Results Overall 59/99 (59.6%) of the 99 selected records achieved an adequate response. Interrogation of records by database ethnicity classifications showed the following groups to be present in the data set:

49: Caucasian – English, Scottish, Welsh, Irish, Any Other White Background

44: South Asian – Bangladeshi, Indian, Pakistani

3: Other Asian

1: Other Mixed

2: Other

By ethnicity an adequate response was achieved in:

36/49 (73.5%) of Caucasians,

20/44 (45.5%) of South Asians,

2/3 (66.7%) of the Asian other group,

1/2 (50%) of the Other group and 0/1 (0%) of the other mixed group.

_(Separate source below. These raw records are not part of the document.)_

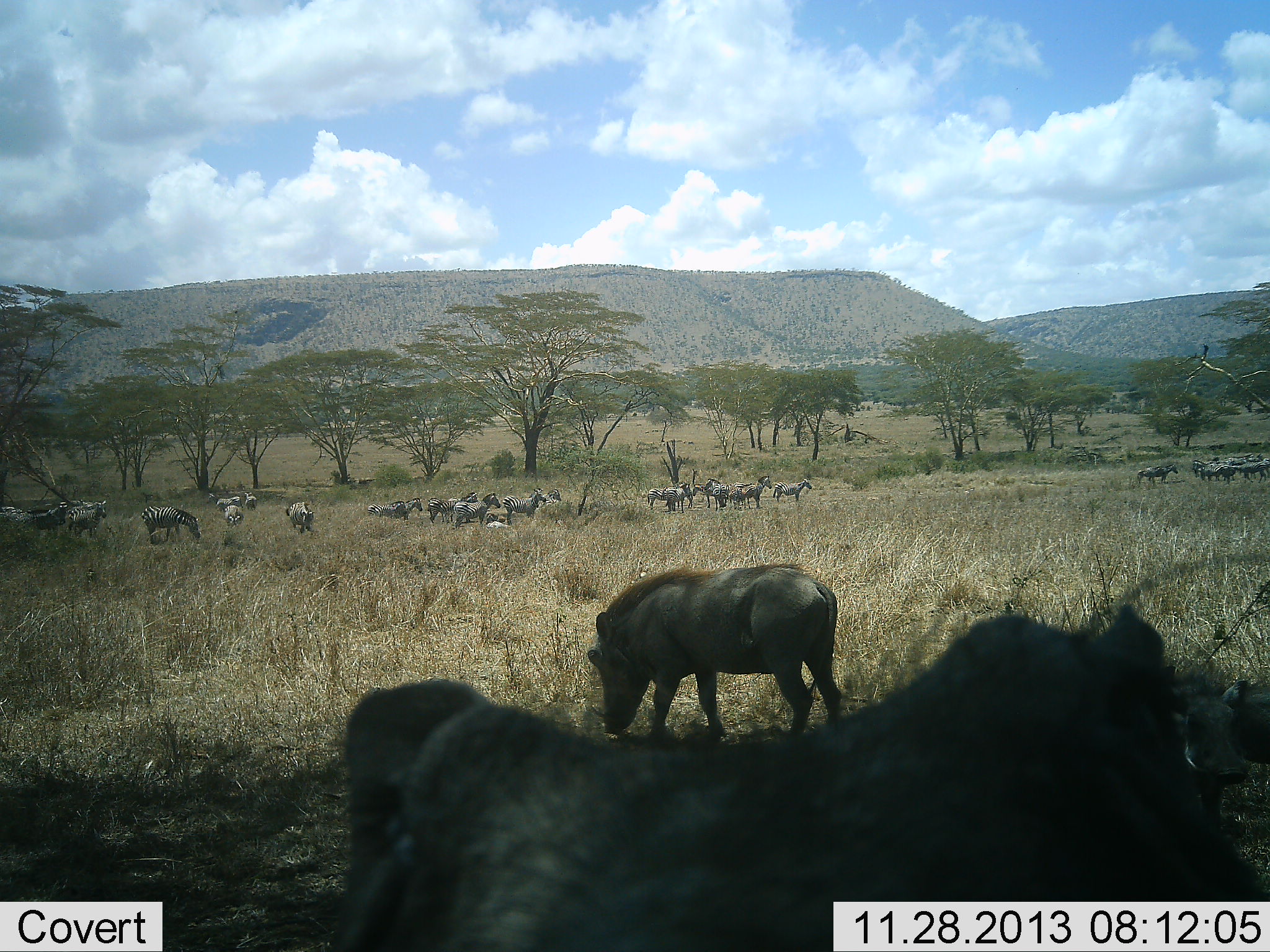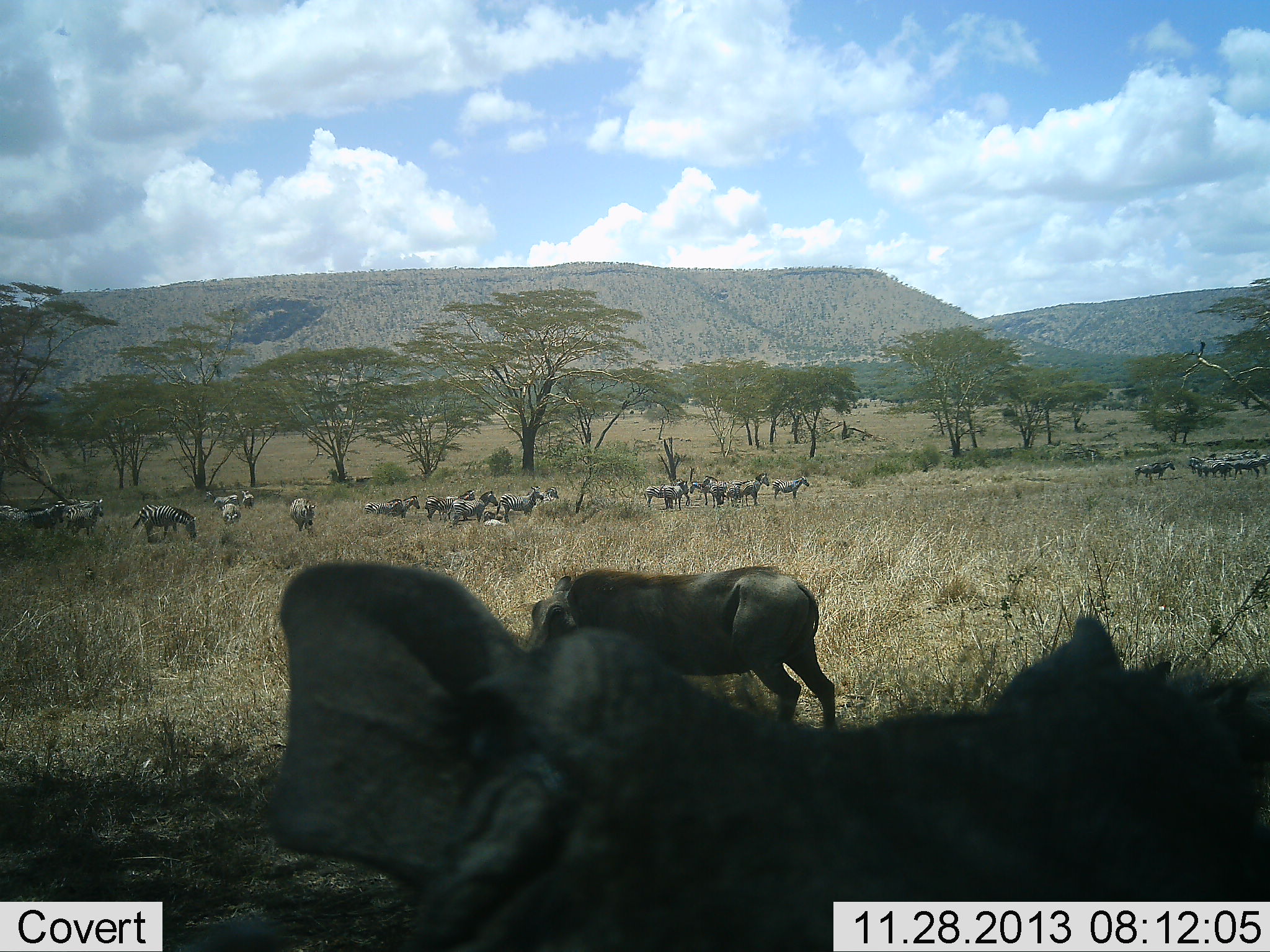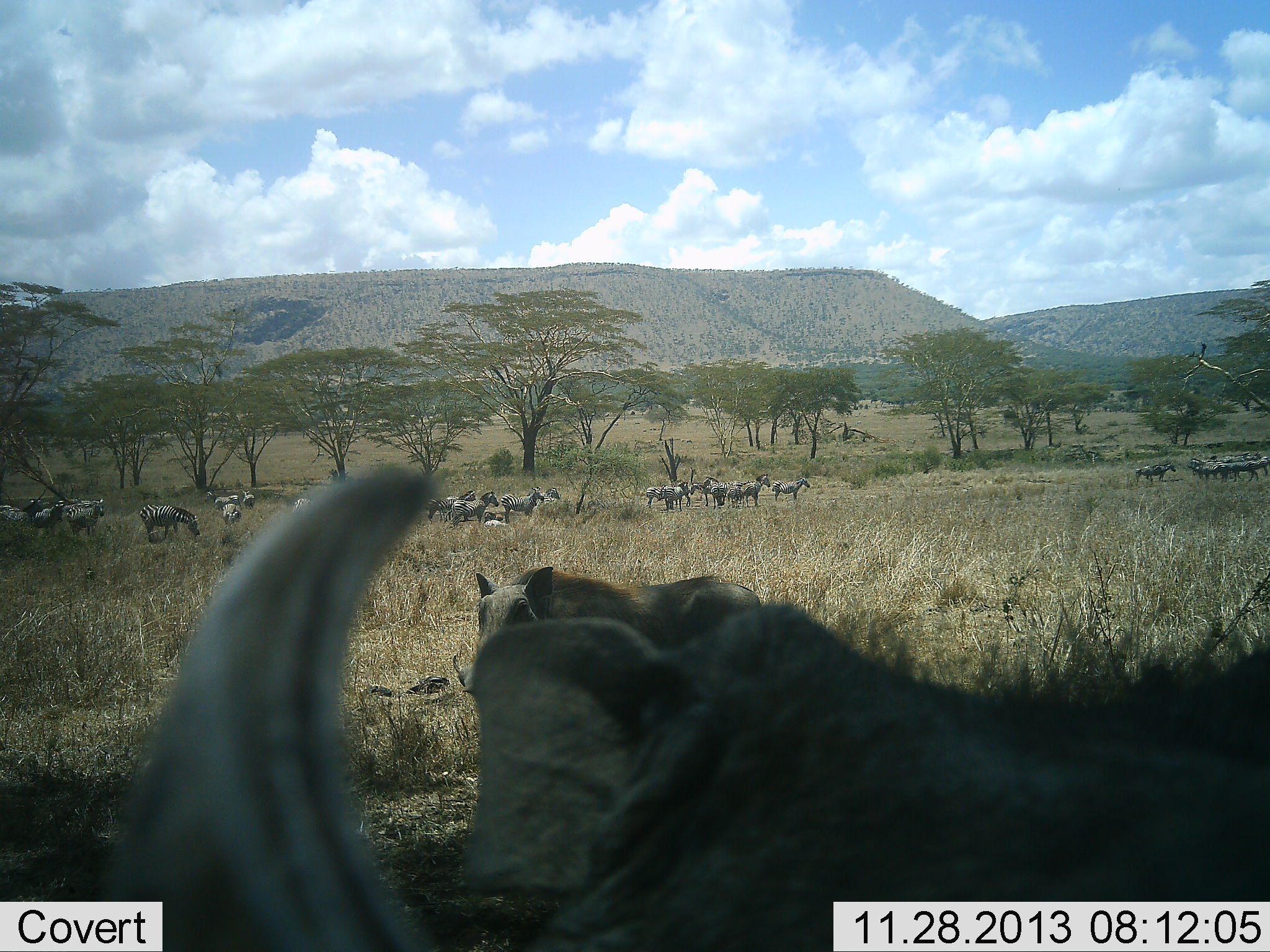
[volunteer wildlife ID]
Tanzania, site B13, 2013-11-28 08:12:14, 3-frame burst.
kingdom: Animalia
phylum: Chordata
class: Mammalia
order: Artiodactyla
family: Suidae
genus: Phacochoerus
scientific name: Phacochoerus africanus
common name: warthog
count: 2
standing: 62%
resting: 15%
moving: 15%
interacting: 0%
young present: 31%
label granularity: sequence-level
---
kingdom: Animalia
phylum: Chordata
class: Mammalia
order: Perissodactyla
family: Equidae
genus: Equus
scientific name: Equus quagga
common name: plains zebra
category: zebra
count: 11-50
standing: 75%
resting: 17%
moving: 33%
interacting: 8%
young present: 0%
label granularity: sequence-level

Kruskal-Wallis multiple comparison testing showed statistical differences between baseline and follow-up mean BASDAI scores within Caucasian and South Asian ethnicities (Figure 1). Within the Caucasian group the baseline median=7.28 (IQR 6.3, 8.35), mean=7.31 (CI 6.92–7.70) versus follow-up median=3 (IQR 2, 5.1), mean=3.79 (CI 3.05–4.54). Within the South Asian subgroup the baseline median=7.25 (IQR 6.45, 8.06), mean=7.25 (CI 6.88–7.63) versus follow-up median=4.04 (IQR 2.45, 6.8) mean=4.62 (CI 3.8–5.44), both comparisons P<0.001. No significance was returned for comparisons between all ethnic groups at baseline and all at follow-up. “Other” group data subsets were too small to draw conclusions.

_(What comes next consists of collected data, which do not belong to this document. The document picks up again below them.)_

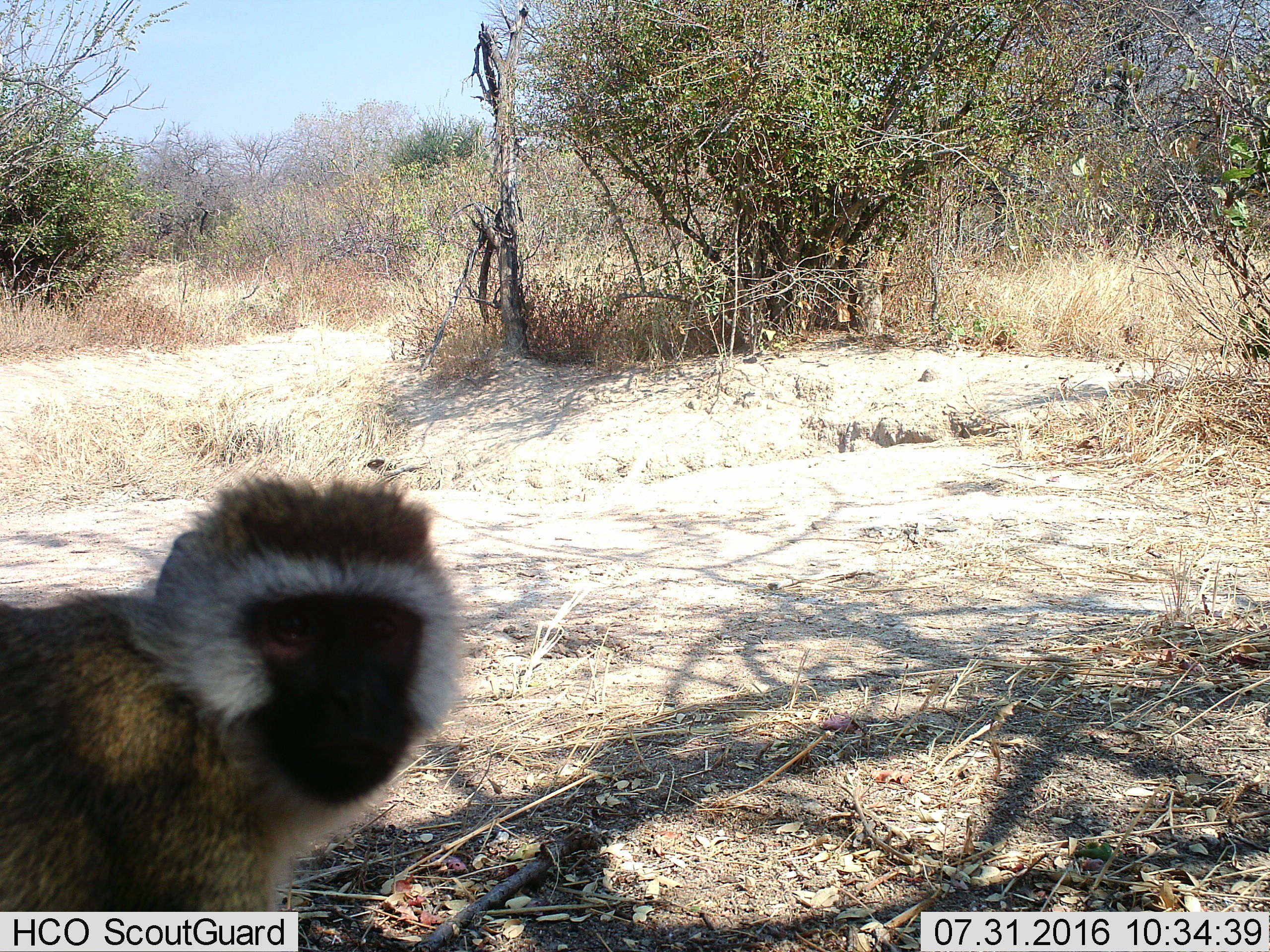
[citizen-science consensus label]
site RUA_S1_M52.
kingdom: Animalia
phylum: Chordata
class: Mammalia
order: Primates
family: Cercopithecidae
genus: Chlorocebus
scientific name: Chlorocebus pygerythrus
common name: vervet monkey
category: monkeyvervet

Conclusions Therapy was efficacious in 59.6% of patients analysed. By ethnicity statistically significant BASDAI score improvements were achieved within Caucasian and South Asian populations respectively. Baseline scores between these ethnicities were similar however the patient proportion within each of these groups that achieved an adequate response was higher among Caucasians 73.5% versus 45.5% of South Asians. This preliminary study may suggest as yet undiscovered ethnic influences affecting treatment response that merits further investigation.